Plinabulin Improves Survival and Duration of Response in Advanced Non_Small Cell Lung Cancer

Best Practices in Immunotherapy – June/July 2017 Vol 8 published on July 19, 2017

When added to treatment with docetaxel, the investigational drug plinabulin improved overall survival by 4.7 months in patients with advanced non–small cell lung cancer (NSCLC) with measurable lesions. Data from the phase 2 randomized trial also demonstrated durable responses, with median duration of response exceeding 1 year versus less than 2 months with docetaxel alone.

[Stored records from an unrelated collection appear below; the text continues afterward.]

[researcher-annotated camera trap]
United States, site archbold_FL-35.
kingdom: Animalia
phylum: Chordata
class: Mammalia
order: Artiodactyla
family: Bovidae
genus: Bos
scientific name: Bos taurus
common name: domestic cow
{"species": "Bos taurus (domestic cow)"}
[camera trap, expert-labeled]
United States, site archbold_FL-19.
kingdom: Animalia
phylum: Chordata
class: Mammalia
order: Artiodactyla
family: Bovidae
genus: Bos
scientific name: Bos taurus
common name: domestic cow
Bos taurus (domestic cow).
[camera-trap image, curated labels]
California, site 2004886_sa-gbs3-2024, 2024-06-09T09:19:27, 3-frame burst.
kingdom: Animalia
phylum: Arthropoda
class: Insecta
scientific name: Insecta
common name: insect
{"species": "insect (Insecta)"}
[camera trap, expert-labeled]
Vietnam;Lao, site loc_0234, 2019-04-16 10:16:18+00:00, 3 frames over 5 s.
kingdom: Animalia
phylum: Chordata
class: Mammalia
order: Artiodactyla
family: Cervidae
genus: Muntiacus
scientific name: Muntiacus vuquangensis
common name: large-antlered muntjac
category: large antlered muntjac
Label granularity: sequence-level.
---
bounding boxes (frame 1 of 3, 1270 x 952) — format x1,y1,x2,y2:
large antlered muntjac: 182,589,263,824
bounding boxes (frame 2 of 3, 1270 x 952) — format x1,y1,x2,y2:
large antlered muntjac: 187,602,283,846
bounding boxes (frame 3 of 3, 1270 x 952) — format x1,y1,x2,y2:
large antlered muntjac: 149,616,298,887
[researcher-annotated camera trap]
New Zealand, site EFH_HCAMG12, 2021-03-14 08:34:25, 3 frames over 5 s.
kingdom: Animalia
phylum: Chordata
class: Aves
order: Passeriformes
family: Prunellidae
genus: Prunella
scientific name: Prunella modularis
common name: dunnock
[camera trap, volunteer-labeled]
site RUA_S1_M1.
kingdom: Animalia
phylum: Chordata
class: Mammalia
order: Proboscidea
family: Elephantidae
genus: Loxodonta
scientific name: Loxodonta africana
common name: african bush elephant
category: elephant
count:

“We saw very encouraging activity for plinabulin in patients with measurable lung disease,” said Alain C. Mita, MD, of Cedars-Sinai Medical Center, Los Angeles, CA. “In addition to durable responses, there was an extended survival benefit of approximately 5 months in these patients.”

As Dr Mita reported at the 2017 ASCO-SITC Clinical Immuno-Oncology Symposium, plinabulin is a small molecule with tumor-inhibiting and immune-enhancing effects. For this phase 2 trial, investigators enrolled 163 patients with stage IIIB/IV NSCLC who had received 1 or 2 prior treatments. Patients were randomly assigned to treatment with plinabulin plus docetaxel or docetaxel alone. Docetaxel was dosed at 75 mg/m2 across all arms on day 1 of a 21-day cycle, and plinabulin (20 or 30 mg/m2) was administered on days 1 and 8.

Although the combination of plinabulin plus docetaxel yielded only a modest benefit in the overall study population, in the subset of patients with measurable lesions, median duration of response improved from 1.5 months with docetaxel alone to 12.7 months with the addition of plinabulin. Furthermore, among the 76 patients with measurable disease, median overall survival increased to 11.3 months, compared with 6.7 months with docetaxel alone. Due to the small population size, the 4.6-month improvement in overall survival did not meet statistical significance (P = .26), but the nearly 1-year improvement in duration of response was statistically significant (P <.05), Dr Mita reported.

The addition of plinabulin appeared to exacerbate diarrhea, nausea, vomiting, headache, dizziness, and hypertension; however, the vast majority of these adverse events were “mild, transient, and responded to dose reduction to 20 mg/m2,” said Dr Mita.

Based on these findings, the global phase 3 DUBLIN-3 trial is underway to evaluate second- or third-line treatment with plinabulin and docetaxel in patients with at least 1 measurable lung lesion. At the same time, other NSCLC trials are examining plinabulin’s “potent immune-enhancing effects.” According to Dr Mita, preclinical research in colon and breast tumor models has suggested that plinabulin works in synergy with other immunotherapies to slow tumor growth by operating through mechanisms distinct from PD-1/PD-L1 inhibition. Two investigator-initiated phase 1/2 trials of plinabulin and nivolumab in combination will explore this interaction.

Discussant Heather L. McArthur, MD, MPH, Medical Director of Breast Oncology at Cedars-Sinai Medical Center, called the dramatic increase in overall survival and duration of response “provocative.” Nevertheless, said Dr McArthur, given plinabulin’s complicated mechanism of action, investigators still have “a lot to learn about this drug.”

“It will be important to tease apart the influence of bona fide antitumor effects of the agent from its neutrophil-protecting effects, as the latter may not be of much help when plinabulin is combined with noncytotoxic immunotherapies,” Dr McArthur observed.